Some important amici curiae agree that the Seagate test should be overturned, but advocate different tests than the Petitioners’. The American Intellectual Property Law Association (“AIPLA”) argues, like the Petitioners, that the “objective” prong of the Seagate test should be dropped, but also states that a “totality of circumstances” test is too broad; the organization argues that the standard should instead be “subjective bad faith.” The United States argues for a narrower adjustment of the Seagate test that focuses on the timing of when the defendant realized it had a good defense. The Solicitor General’s amicus brief concedes that the Federal Circuit is correct that enhanced damages “should be reserved for atypical cases involving the most egregious infringing conduct,” but argues that a reasonable defense presented at trial (an “eventual assertion of a plausible defense”) should not categorically bar enhanced damages, if the evidence shows defendant copied the patented invention without a “contemporaneous, good-faith belief” that its behavior was lawful at the time infringement began.
Against these positions, respondents can cite the fact that Congress recently (2011), in the America Invents Act, extensively amended the patent statutes, and that the amendments included a provision directed at willfulness — specifically, 35 U.S.C. section 298, which provides that the defendant’s failure to obtain an opinion of counsel cannot be used as evidence of willful infringement. Congress though, let the Seagate two-part test stand, from which one could infer Congressional approval of the test.
Nevertheless, reversal, in some form, seems likely. The Federal Circuit’s recent track record in front of the Supreme Court is dismal, especially in cases where the Supreme Court has been asked to review judicially-created tests that are not grounded in the language of the patent statutes. The Petitioners in Halo and Stryker have urged that one such case, Octane Fitness, LLC v. ICON Health & Fitness, Inc., 134 S. Ct. 1749 (2014), should be the template for how the court addresses the enhanced damages issue. In Octane, the Supreme Court overturned the Federal Circuit’s test for determining whether a patent case is “exceptional” for purposes of an award of attorney’s fees under 35 U.S.C. section 285 (“The Court in exceptional cases may award reasonable attorney fees to the prevailing party.”). The court characterized the Federal Circuit’s recent adoption of a three-part test for a fee award (one of which parts asked whether the infringer’s arguments were “objectively baseless”) as “abandon[ing]” its earlier “holistic, equitable approach in favor of a more rigid and mechanical formulation,” id. at 1754. The Federal Circuit’s approach was not only “more rigid,” according to the Supreme Court, it was “unduly rigid,” id. at 1755, and “overly rigid,” id. at 1756, in that it “impermissibly encumber[ed] the statutory grant of discretion to district courts,” id. at 1755, by “superimpos[ing] an inflexible framework onto a statutory text that is inherently flexible,” id. at 1756. The determination of fees, the Court said in Octane, must instead be made on a “case-by-case” basis, “considering the totality of the circumstances.” Id. at 1756.

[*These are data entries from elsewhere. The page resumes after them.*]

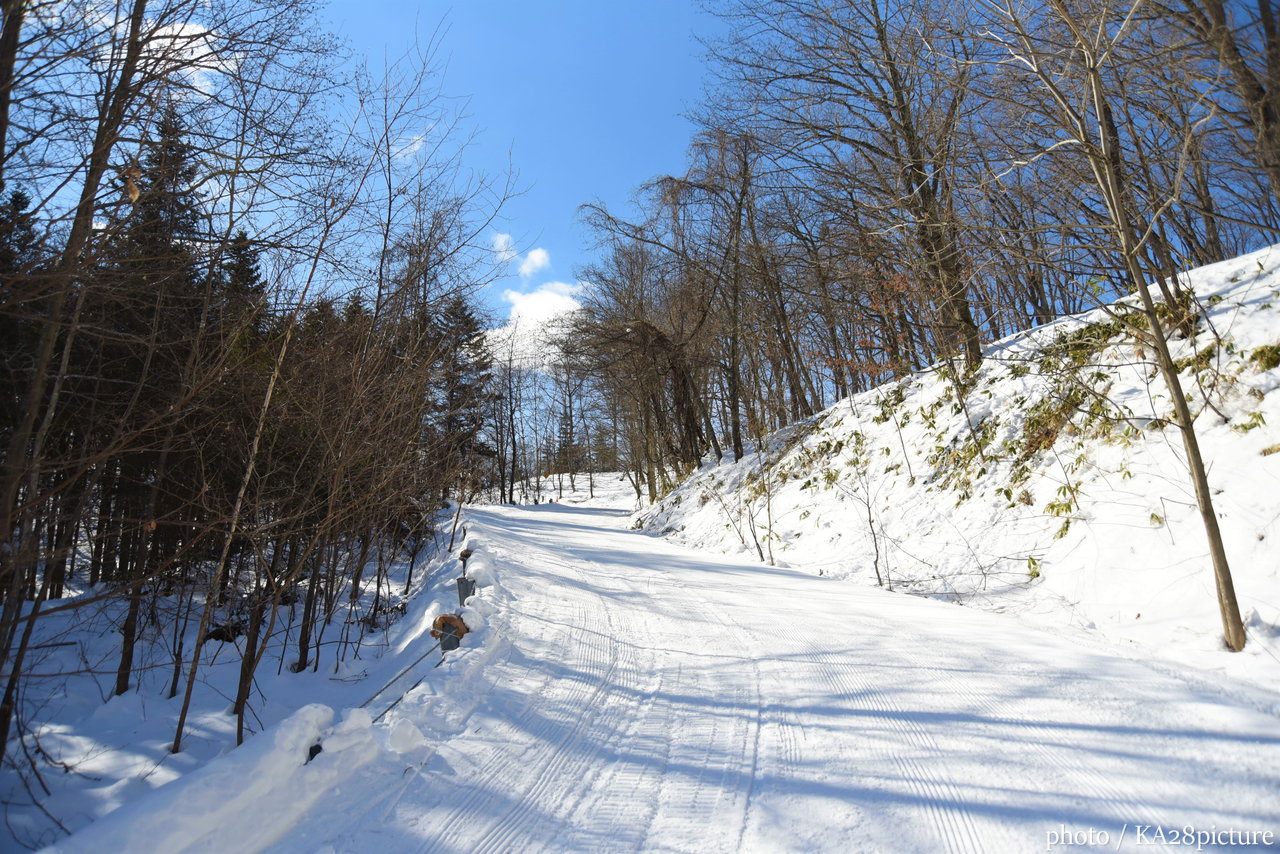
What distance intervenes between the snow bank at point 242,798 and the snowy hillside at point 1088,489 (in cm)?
506

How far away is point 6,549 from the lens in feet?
11.0

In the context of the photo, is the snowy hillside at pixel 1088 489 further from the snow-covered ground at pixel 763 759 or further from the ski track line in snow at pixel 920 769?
the ski track line in snow at pixel 920 769

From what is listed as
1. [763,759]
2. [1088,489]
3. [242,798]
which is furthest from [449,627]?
[1088,489]

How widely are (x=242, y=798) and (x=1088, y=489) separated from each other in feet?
23.5

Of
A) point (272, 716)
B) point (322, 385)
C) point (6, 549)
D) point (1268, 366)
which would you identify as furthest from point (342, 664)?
point (1268, 366)

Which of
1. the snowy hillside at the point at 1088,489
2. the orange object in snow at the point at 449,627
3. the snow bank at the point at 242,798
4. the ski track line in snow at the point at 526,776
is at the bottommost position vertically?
the ski track line in snow at the point at 526,776

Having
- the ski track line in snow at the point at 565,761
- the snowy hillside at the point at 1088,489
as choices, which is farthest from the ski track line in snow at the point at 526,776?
the snowy hillside at the point at 1088,489

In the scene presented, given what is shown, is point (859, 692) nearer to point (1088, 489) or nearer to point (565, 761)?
point (565, 761)

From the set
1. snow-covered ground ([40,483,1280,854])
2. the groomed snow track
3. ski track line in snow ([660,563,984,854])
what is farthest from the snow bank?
ski track line in snow ([660,563,984,854])

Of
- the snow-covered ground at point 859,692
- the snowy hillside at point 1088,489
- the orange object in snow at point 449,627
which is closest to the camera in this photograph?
the snow-covered ground at point 859,692

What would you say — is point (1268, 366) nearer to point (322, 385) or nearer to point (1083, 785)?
point (1083, 785)

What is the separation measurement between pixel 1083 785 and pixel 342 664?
7817mm

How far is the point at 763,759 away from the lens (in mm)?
3125

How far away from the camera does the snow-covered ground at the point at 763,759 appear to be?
2512mm
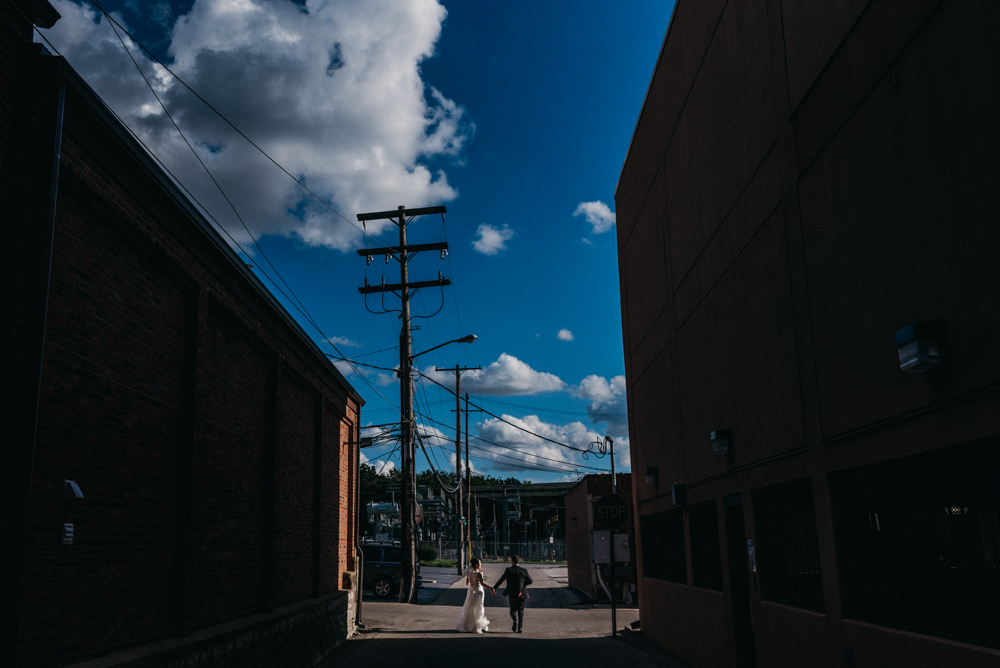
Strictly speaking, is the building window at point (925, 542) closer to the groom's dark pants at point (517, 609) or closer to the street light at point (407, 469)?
the groom's dark pants at point (517, 609)

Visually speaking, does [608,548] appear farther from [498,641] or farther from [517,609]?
[498,641]

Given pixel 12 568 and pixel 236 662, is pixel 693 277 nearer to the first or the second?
pixel 236 662

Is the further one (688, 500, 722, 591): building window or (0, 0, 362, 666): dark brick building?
(688, 500, 722, 591): building window

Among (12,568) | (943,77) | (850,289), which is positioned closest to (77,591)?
(12,568)

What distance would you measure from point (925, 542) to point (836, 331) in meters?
2.10

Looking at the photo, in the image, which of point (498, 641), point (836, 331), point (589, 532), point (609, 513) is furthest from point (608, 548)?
point (836, 331)

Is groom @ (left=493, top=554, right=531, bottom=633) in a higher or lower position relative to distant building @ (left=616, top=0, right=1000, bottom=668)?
lower

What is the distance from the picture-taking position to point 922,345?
5867 mm

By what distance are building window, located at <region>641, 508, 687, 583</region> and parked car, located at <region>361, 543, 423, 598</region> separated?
10659 mm

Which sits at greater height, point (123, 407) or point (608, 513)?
point (123, 407)

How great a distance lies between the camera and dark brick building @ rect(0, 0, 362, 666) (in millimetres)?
6109

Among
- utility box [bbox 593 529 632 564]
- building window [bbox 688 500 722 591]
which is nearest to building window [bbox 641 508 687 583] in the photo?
building window [bbox 688 500 722 591]

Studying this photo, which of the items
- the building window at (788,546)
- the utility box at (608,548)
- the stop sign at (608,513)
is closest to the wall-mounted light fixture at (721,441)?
the building window at (788,546)

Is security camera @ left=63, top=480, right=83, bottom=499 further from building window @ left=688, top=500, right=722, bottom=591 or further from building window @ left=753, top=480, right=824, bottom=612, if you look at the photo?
building window @ left=688, top=500, right=722, bottom=591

The similarity between the “inherently flexible” language of section 285 on attorney’s fees and the language of section 284 on enhanced damages (the latter of which, as the Federal Circuit acknowledges, “is devoid of any standard for awarding them,” Seagate, 497 F.3d at 1368) is apparent. One should therefore expect yet another Supreme Court ruling striking down a “rigid” Federal Circuit test in favor of largely unfettered trial court discretion, which will add to the uncertainty and unpredictability of patent litigation.